++++ EXERCISE DATA

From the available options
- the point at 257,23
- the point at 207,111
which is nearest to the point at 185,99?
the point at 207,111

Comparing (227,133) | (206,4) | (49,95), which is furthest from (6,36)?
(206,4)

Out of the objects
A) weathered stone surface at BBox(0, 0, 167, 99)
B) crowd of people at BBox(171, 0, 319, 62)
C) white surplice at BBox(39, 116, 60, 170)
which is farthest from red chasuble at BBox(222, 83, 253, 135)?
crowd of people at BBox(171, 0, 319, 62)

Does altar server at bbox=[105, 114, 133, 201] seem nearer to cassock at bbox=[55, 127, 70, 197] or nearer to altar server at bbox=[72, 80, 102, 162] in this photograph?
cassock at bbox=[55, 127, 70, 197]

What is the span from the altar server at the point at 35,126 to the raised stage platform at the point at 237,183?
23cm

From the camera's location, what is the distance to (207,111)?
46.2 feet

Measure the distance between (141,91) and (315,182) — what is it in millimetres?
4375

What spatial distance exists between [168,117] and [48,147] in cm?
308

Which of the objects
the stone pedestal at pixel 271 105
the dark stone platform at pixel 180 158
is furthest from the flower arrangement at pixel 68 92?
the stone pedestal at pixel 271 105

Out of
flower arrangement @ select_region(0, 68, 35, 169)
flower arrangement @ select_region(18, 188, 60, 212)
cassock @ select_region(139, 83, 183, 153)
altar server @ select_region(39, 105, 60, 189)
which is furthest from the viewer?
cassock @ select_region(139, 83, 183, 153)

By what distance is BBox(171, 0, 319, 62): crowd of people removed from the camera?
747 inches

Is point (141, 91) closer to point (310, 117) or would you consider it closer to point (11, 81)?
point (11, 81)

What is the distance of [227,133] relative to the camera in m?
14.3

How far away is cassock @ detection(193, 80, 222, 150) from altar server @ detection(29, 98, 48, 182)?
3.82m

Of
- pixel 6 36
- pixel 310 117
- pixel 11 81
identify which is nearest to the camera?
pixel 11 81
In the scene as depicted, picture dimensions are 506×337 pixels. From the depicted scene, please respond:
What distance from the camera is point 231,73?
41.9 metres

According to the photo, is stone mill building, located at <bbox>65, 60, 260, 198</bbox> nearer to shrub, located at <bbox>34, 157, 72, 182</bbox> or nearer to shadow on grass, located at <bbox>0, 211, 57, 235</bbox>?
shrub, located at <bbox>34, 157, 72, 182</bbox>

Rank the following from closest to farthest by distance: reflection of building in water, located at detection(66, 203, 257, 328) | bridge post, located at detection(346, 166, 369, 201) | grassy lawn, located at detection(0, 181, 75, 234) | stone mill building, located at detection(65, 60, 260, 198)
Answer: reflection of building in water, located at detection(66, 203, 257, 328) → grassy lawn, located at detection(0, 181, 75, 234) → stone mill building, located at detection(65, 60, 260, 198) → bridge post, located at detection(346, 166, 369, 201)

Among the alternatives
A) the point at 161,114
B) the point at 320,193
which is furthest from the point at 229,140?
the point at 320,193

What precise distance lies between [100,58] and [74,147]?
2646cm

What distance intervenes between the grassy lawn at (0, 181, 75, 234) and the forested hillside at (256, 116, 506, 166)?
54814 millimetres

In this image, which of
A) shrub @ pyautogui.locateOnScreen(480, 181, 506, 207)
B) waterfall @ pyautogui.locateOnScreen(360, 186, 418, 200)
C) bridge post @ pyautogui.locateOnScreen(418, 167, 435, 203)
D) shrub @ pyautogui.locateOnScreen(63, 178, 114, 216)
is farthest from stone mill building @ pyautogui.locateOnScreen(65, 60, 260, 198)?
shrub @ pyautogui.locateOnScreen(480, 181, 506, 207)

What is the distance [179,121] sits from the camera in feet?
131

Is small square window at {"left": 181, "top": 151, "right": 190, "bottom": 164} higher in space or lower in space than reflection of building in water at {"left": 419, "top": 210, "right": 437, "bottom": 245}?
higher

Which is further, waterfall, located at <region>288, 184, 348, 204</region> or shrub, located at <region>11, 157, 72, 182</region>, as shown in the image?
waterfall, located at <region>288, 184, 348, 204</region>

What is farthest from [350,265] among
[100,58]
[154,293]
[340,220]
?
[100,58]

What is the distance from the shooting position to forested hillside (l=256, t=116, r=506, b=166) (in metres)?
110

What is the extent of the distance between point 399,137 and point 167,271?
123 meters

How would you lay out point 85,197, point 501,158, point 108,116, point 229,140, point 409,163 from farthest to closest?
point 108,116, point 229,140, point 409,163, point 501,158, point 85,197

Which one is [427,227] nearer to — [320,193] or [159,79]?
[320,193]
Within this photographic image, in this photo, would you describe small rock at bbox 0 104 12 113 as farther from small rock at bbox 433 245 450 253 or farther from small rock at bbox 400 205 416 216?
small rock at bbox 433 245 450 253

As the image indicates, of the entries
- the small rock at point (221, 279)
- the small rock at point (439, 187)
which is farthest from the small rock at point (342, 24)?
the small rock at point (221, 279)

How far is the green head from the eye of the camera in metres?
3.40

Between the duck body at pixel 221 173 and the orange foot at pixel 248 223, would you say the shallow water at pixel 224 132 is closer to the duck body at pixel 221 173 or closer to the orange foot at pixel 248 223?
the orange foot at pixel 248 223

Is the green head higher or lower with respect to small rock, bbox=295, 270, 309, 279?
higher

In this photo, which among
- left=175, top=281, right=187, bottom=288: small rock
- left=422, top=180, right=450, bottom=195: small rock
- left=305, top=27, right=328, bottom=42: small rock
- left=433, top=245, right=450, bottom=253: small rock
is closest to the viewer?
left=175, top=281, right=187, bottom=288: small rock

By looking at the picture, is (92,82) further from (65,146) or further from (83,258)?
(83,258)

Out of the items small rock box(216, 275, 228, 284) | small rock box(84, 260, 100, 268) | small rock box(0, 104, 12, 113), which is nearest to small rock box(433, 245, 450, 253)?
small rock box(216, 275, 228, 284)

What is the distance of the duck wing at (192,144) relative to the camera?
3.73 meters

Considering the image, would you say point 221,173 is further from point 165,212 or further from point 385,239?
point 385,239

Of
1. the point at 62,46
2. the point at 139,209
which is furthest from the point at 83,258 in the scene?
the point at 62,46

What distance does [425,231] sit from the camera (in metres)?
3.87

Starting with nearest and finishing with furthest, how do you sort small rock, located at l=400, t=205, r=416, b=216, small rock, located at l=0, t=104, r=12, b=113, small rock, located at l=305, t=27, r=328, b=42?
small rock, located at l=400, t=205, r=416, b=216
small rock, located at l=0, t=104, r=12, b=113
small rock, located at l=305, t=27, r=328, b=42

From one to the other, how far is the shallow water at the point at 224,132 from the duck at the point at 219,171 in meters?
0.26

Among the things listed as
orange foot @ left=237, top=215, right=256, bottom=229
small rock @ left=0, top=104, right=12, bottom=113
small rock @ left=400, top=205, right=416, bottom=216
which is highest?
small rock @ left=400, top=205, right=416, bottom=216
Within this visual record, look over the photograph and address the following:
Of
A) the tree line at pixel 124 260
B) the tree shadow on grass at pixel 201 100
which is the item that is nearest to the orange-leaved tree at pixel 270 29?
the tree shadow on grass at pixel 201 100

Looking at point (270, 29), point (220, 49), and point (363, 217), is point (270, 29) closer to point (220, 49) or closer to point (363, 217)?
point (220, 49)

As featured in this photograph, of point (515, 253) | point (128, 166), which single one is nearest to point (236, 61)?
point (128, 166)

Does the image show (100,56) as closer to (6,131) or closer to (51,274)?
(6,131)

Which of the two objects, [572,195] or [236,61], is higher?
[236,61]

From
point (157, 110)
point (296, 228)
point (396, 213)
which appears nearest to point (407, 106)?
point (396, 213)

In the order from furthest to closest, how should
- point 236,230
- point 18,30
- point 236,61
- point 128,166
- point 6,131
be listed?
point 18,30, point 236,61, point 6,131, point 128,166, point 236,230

++++++++

» EXERCISE PROMPT
Can you reproduce the lines from the line with "Which of the objects" to the line with "41.9 metres" with "flower arrangement" swapped for "floral display" and nothing else altered? Give only those lines.

» CORRECT RESPONSE
Which of the objects
the stone pedestal at pixel 271 105
the dark stone platform at pixel 180 158
is furthest from the floral display at pixel 68 92?
the stone pedestal at pixel 271 105

Out of
floral display @ select_region(0, 68, 35, 169)
floral display @ select_region(18, 188, 60, 212)
cassock @ select_region(139, 83, 183, 153)
altar server @ select_region(39, 105, 60, 189)
which is furthest from the viewer?
cassock @ select_region(139, 83, 183, 153)

By what distance is BBox(171, 0, 319, 62): crowd of people removed from the camera?
747 inches

Is point (141, 91) closer to point (310, 117) or would you consider it closer to point (11, 81)?
point (11, 81)

What is the distance of [227,133] relative to the camera in m?
14.3

How far away is cassock @ detection(193, 80, 222, 150) from altar server @ detection(29, 98, 48, 182)?
3.82m

Of
- pixel 6 36
- pixel 310 117
- pixel 11 81
identify which is nearest to the camera?
pixel 11 81
In the scene as depicted, picture dimensions are 506×337 pixels. From the depicted scene, please respond:
What distance from the camera is point 231,73?
41.9 metres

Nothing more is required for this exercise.